他们俩是流放的罪民,现在跑路了,官府必然会去村子里调查询问。
而诸如赵家宝他们这些村民,哪里禁得住官府吓唬,用不了两三板子,就会老老实实说出他们的去向。
“我走的时候,每家门口都给放了些钱,算作是补偿。”魏远卿想了想,补充道。
他和邵乐安走的时候,将朱有敬折腾了个够呛,若不是他拦着,邵乐安能把把朱有敬大卸八块。
心思狭窄的朱有敬保不齐会把气撒到村民身上,所以魏远卿给他们每家留了一些钱,特别是有直接责任关系的村长赵家宝,留的最多。
想来那些钱,也足够他们搬家躲灾了。
即便他们不想搬家,也算是对于他们受自己连累的补偿了。
听闻与自己交好的几家算是有了妥善的安排,司湉湉也心里也好受了一些,毕竟事出紧急,魏远卿也是尽力而为了。
“我走的时候,每家给留了五十两,你留了多少?”
“二百两。”这钱是魏远卿和邵乐安借的,司湉湉走的时候一个大子都没给他留下。
“对了,在朱有敬那里还遇到了一个人。”魏远卿忽然一笑,他想起在县衙中搜寻司湉湉时遇见的哪个平溪村村民。
“谁呀?”司湉湉随便找了把椅子坐下,老是仰着头说话,颈椎病都快犯了。
魏远卿也坐了下来,开始给她讲述他和邵乐安出来后的详细情形。
将平溪村周边和县城大牢都翻了个遍,也没有找到司湉湉影子的魏远卿,直接劫持了县令朱有敬,拿着他的县令大印,给自己造了一份商队文书。
然后将朱有敬这些年贪污的银钱刨出来,充作是路费,最后准备一把火烧了朱有敬老窝的时候,发现了张有利。

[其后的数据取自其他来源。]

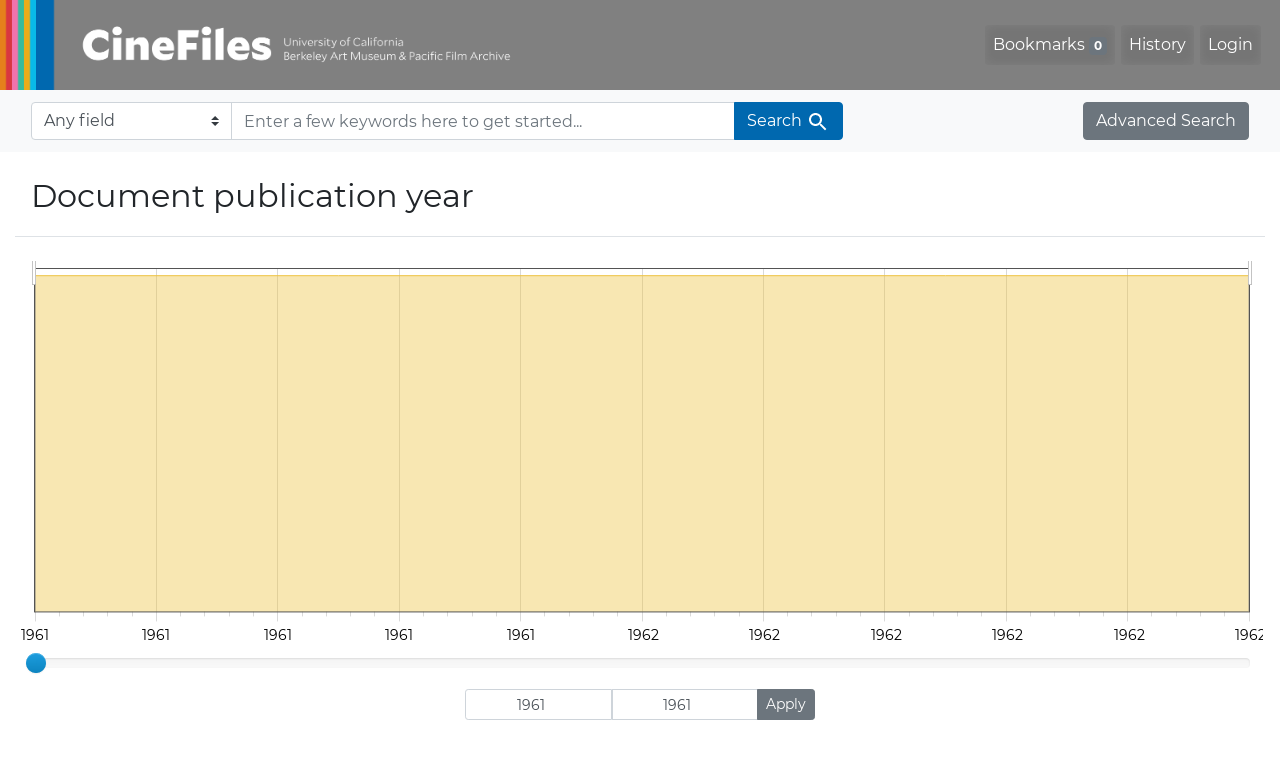

--- FILE ---
content_type: text/html; charset=utf-8
request_url: https://cinefiles.bampfa.berkeley.edu/catalog/range_limit?f%5Bauthor_ss%5D%5B%5D=Hollis+Alpert&f%5Bdirector_ss%5D%5B%5D=Fellini%2C+Federico&f%5Bfilmtitle_ss%5D%5B%5D=La+dolce+vita+%28The+sweet+life%29&id=pubdate_i&per_page=20&range%5Bfilm_year_i%5D%5Bmissing%5D=true&range_end=1961&range_field=pubdate_i&range_start=1961&search_field=dummy_range
body_size: 622
content:
<ul class="facet-values list-unstyled ">
  <li><span class="facet-label"><a class="facet-select" rel="nofollow" href="/?f%5Bauthor_ss%5D%5B%5D=Hollis+Alpert&amp;f%5Bdirector_ss%5D%5B%5D=Fellini%2C+Federico&amp;f%5Bfilmtitle_ss%5D%5B%5D=La+dolce+vita+%28The+sweet+life%29&amp;per_page=20&amp;range%5Bfilm_year_i%5D%5Bmissing%5D=true&amp;range%5Bpubdate_i%5D%5Bbegin%5D=1961&amp;range%5Bpubdate_i%5D%5Bend%5D=1961&amp;range_end=1961&amp;range_field=pubdate_i&amp;range_start=1961&amp;search_field=dummy_range"><span class="single" data-blrl-single="1961">1961</span></a></span><span class="facet-count">1<span class="sr-only"> objects</span></span></li>
</ul>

“他怎么会和朱有敬混到一起去了?”司湉湉还记得是他偷偷将熊大熊二藏在了猪圈里,被她暴揍了一顿。
“邵乐安在村里闹了那么大的动静,村里人都知道咱俩不见了,这个张有利就跑去告密了。”
魏远卿冷笑,“然而朱有敬是个猪油蒙了心的,他以为是大雪压塌了咱家的房子,所以咱俩才搬到山上去了。”
不愧是猪油精啊,脑回路至少有山路十八弯那么弯。